- Somewhere it’s OK to spill water, like the bathtub or outside
- 2 identical small, wide-mouthed bottles. Something like baby food jars work well
- A flat, rigid piece of plastic that is larger than the opening of the bottles, like an old credit card. Some cardboard cut from a cereal packet might also work
- Cold and warm (not boiling!) water
- 2 different colours of food colouring
What to do
- Fill one bottle all the way to the top with warm water. Add a few drops of one of the food colours.
- Fill the other bottle all the way to the top with cold water. Add a few drops of the other food colour.
- Place the plastic card over the opening of the warm bottle. Making sure the card completely covers the opening. While holding the plastic card in place, turn the warm bottle upside down and stack it on top of the cold bottle. Make sure that the rims line up exactly. If you’re having trouble flipping the container without spilling lots of water, try using a stiffer plastic card.
- Carefully pull the plastic card out from between the bottles. Watch what happens.
- Repeat the experiment, but this time, put the cold bottle on top. Compare the results of the 2 experiments.
Questions to ask
Did the waters mix or stay separated? If you didn’t see a difference, try using warmer and colder water.
Instead of using warm and cold water, try filling 2 bottles with water of the same temperature. Do you get the same result?
Instead of warm and cold water, add some salt to one of the bottles. This will be like mixing fresh water and salt water. Repeat the experiment. What happens?
What happens over time? After you’ve stacked your bottles and removed the plastic card, leave the bottles in a safe place where they won’t be knocked over. Wait until the water in both bottles reaches the same temperature.
Density is how much ‘stuff’ is within a certain space. Density can be worked out by dividing mass by volume. Think of a brick and a block of wood that are the same size. The brick is heavier than the wood, so it is denser. Things can be denser by having more atoms in the same amount of space, or heavier atoms, or both.

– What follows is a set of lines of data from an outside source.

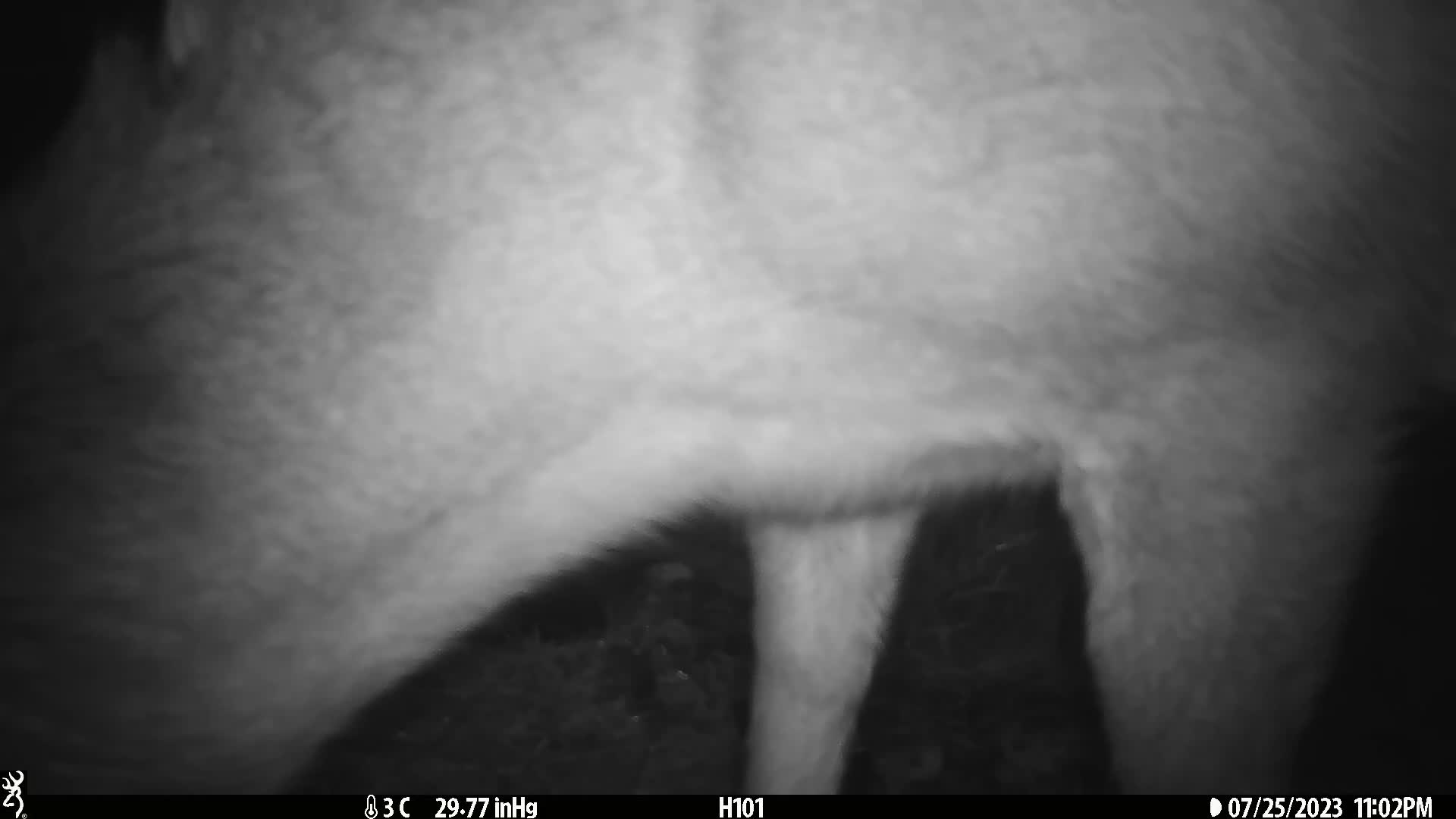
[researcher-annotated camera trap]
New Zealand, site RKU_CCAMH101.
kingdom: Animalia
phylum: Chordata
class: Mammalia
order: Artiodactyla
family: Cervidae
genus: Odocoileus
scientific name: Odocoileus virginianus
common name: white-tailed deer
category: white tailed deer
White tailed deer (white-tailed deer) (Odocoileus virginianus).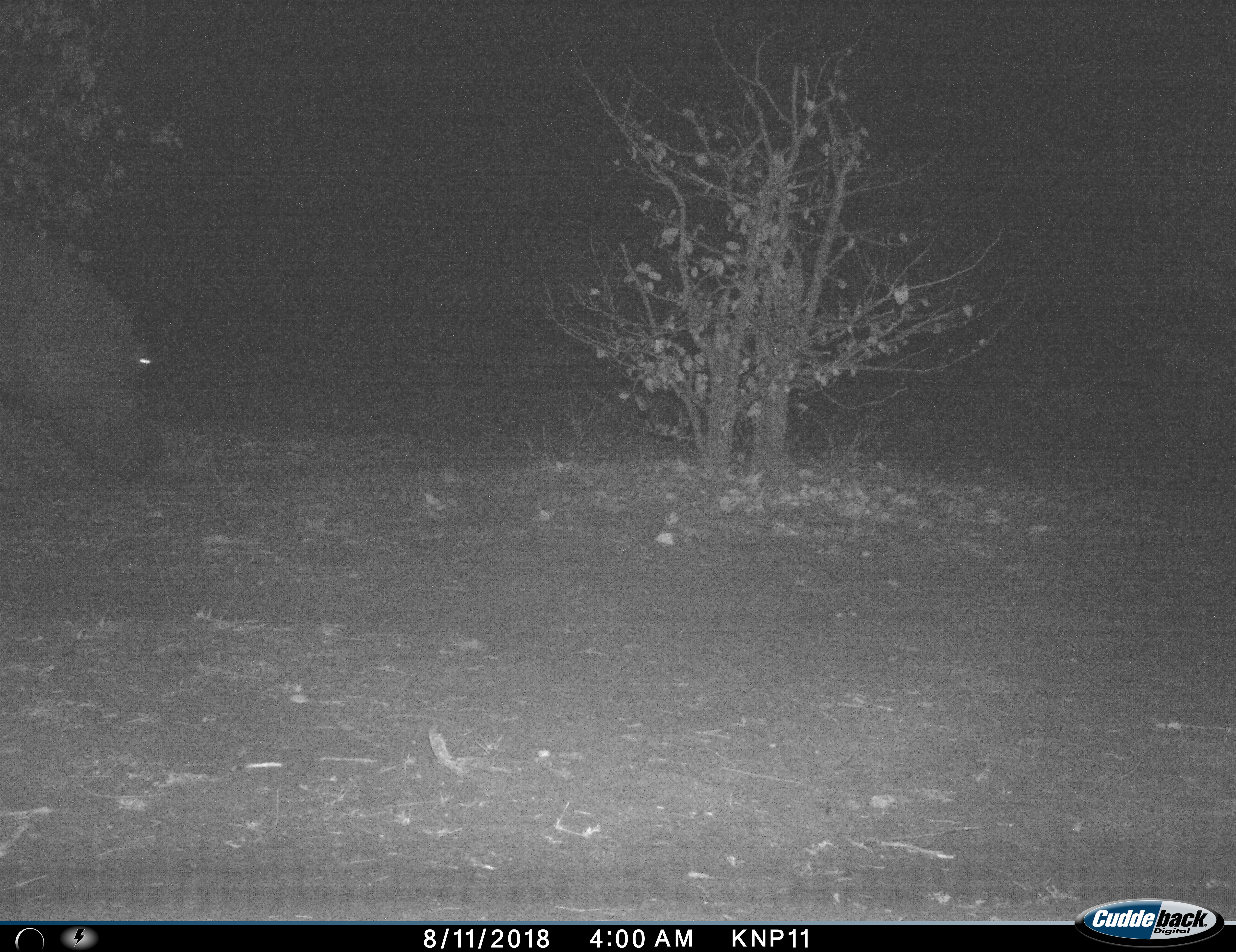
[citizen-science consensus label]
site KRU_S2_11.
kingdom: Animalia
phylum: Chordata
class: Mammalia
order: Artiodactyla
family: Hippopotamidae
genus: Hippopotamus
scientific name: Hippopotamus amphibius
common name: hippopotamus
Hippopotamus (Hippopotamus amphibius), count 1. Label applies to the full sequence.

Temperature can affect the density of some objects. When the temperature of something goes up, the atoms inside it are moving around more and take up more space. This makes the volume go up, and the density go down. The opposite happens when something cools. The atoms slow down and take up less space. So the volume goes down, and the density goes up.
Less dense objects float if they are placed in a liquid or gas that is more dense. This is why helium balloons and hot air balloons float upwards in the sky and why surfboards and ships float in the ocean. In this experiment, when the bottles are stacked, the less dense warm water floats on top of the cold water – so they do not mix. If the cold water is put on top, it sinks, causing the waters to mix.